_Consigne_.
Dans le texte sur l'arrêt des procédures visant Denis Yergeau, de combien d'infractions à caractère sexuel celui-ci était-il accusé ?

_Texte à examiner_.
------------------------------------------------------------------------
JUSTICE. L’arrêt Jordan, qui impose des limites de temps aux procédures judiciaires, a provoqué l’arrêt des procédures judiciaires d’un présumé agresseur sexuel, vendredi, au Palais de justice de Drummondville.
Le juge Gilles Lafrenière a décidé de mettre fin aux procédures judiciaires, dans le dossier de Denis Yergeau qui demeure à Magog.
Le magistrat s’est appuyé sur la décision de la Cour Suprême du Canada rendue en 2008 qui limite la durée raisonnable des procédures judiciaires à un maximum de 18 à 30 mois, et ce, depuis juillet 2016. Le juge a noté que la poursuite est responsable des délais de plus de 78 mois, soit 2358 jours dans le dossier de Denis Yergeau.
Ce dernier, âgé de 72 ans, était accusé de quatre infractions à caractère sexuel sur une victime de moins de 16 ans. Les gestes reprochés se seraient produits entre le 17 mars 2006 et le 17 mars 2009. Les accusations ont été déposées le 23 juin 2008. L’accusé a ensuite été arrêté pour une première fois le 4 juillet 2008 à son domicile qui était à Drummondville.
Après avoir entrepris une thérapie en décembre 2009, son avocat a reporté le dossier, le temps que Denis Yergeau la termine. Or, le principal intéressé a quitté la thérapie sans en aviser son avocat. Il a également omis d’aviser les autorités de son changement d’adresse.
Les procédures
Le 20 mars 2009, un mandat d’arrestation est déposé contre Denis Yergeau, sans qu’il en soit informé. En juillet 2010, il fait finalement son changement d’adresse à Magog. Par la suite, pendant deux ans et demi, aucune démarche n’a été faite par les autorités pour le retrouver.
------------------------------------------------------------------------
_Données fournies_.
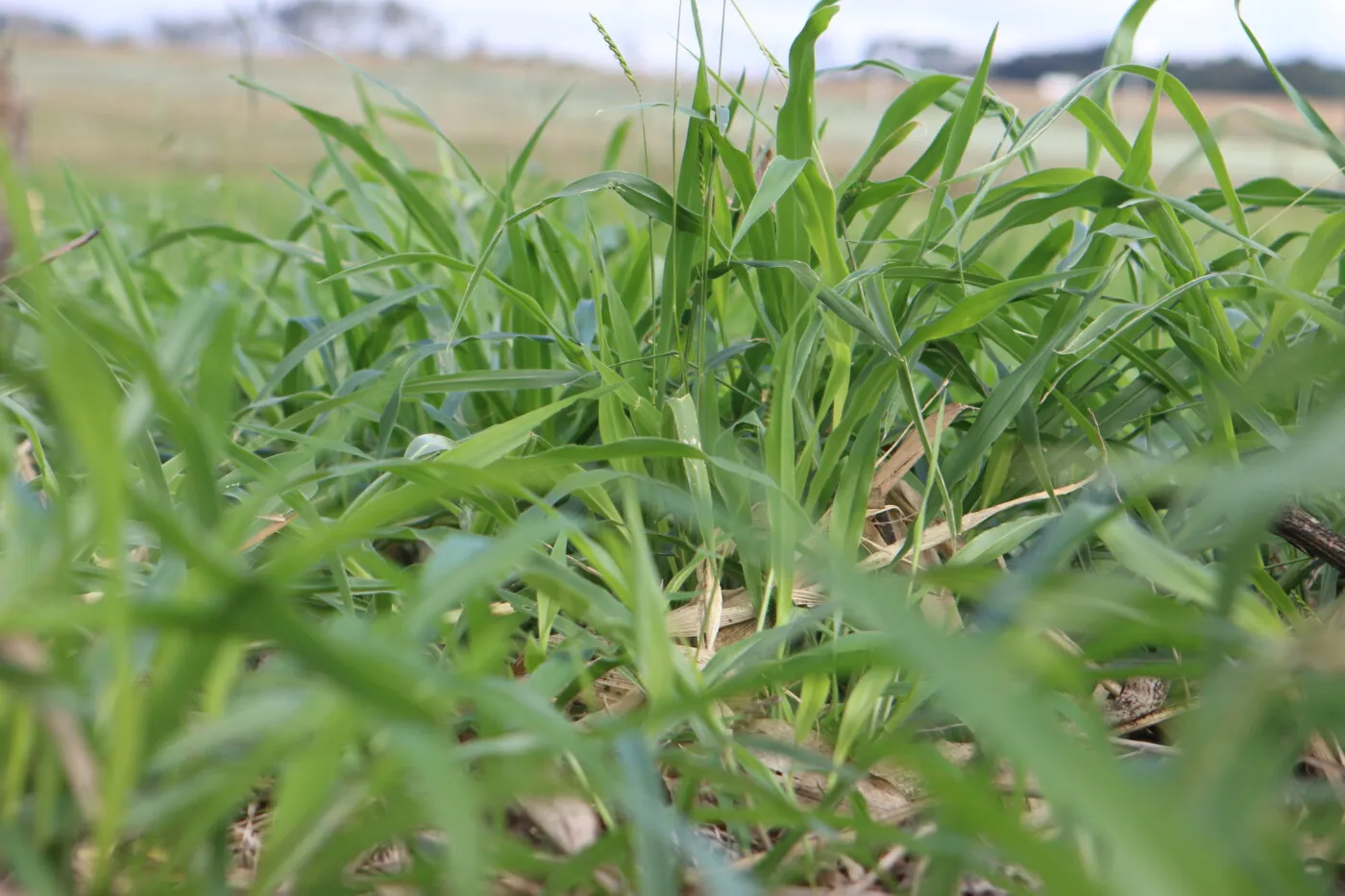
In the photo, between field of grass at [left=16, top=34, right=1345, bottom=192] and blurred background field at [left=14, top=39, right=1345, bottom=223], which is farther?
------------------------------------------------------------------------
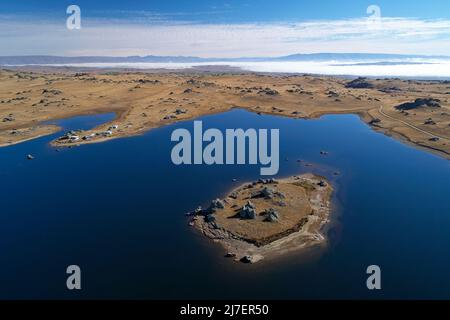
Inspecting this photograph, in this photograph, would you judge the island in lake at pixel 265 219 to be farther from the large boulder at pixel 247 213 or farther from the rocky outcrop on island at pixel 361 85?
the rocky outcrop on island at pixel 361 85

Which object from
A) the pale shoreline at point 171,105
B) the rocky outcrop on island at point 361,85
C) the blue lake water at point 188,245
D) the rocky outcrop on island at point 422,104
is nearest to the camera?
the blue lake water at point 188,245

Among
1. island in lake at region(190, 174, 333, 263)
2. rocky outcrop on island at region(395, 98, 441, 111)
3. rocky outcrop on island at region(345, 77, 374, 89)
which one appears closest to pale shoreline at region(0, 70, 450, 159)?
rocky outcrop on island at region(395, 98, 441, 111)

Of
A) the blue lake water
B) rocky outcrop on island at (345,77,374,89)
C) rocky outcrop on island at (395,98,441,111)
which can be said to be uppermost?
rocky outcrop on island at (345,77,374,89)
------------------------------------------------------------------------
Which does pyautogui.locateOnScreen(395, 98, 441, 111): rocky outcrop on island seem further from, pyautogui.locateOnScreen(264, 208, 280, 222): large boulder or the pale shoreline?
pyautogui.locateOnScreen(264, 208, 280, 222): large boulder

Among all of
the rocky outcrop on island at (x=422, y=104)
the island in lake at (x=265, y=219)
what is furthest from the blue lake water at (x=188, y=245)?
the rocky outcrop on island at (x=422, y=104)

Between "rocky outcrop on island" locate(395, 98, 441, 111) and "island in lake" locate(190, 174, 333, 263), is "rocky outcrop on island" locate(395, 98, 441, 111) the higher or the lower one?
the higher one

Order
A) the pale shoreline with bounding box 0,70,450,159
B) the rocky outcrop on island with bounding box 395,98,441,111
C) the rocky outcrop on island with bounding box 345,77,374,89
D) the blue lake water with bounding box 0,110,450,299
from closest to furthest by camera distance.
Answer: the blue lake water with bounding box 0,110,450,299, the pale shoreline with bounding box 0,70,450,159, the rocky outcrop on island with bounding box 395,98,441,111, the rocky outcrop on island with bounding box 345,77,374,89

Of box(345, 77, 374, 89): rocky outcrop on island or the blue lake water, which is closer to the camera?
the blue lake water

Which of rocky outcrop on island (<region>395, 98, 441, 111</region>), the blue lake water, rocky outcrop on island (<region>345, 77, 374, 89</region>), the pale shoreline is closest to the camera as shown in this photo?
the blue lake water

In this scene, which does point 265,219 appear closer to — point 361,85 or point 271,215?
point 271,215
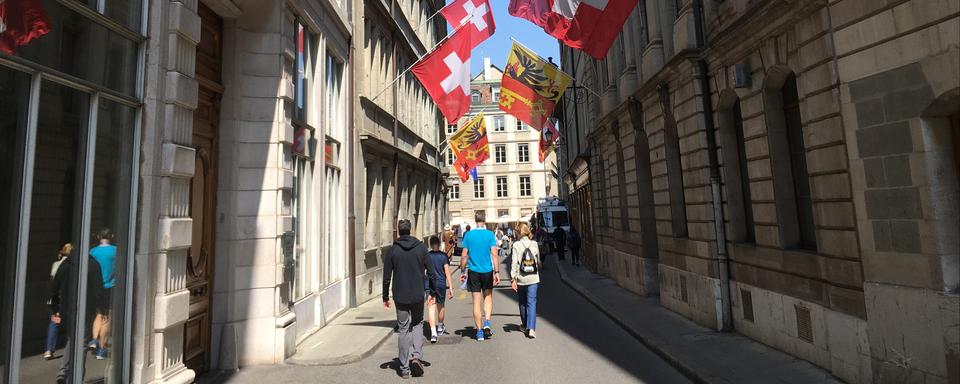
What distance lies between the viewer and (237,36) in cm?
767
------------------------------------------------------------------------
_Réponse attendue_.
Il était accusé de quatre infractions à caractère sexuel.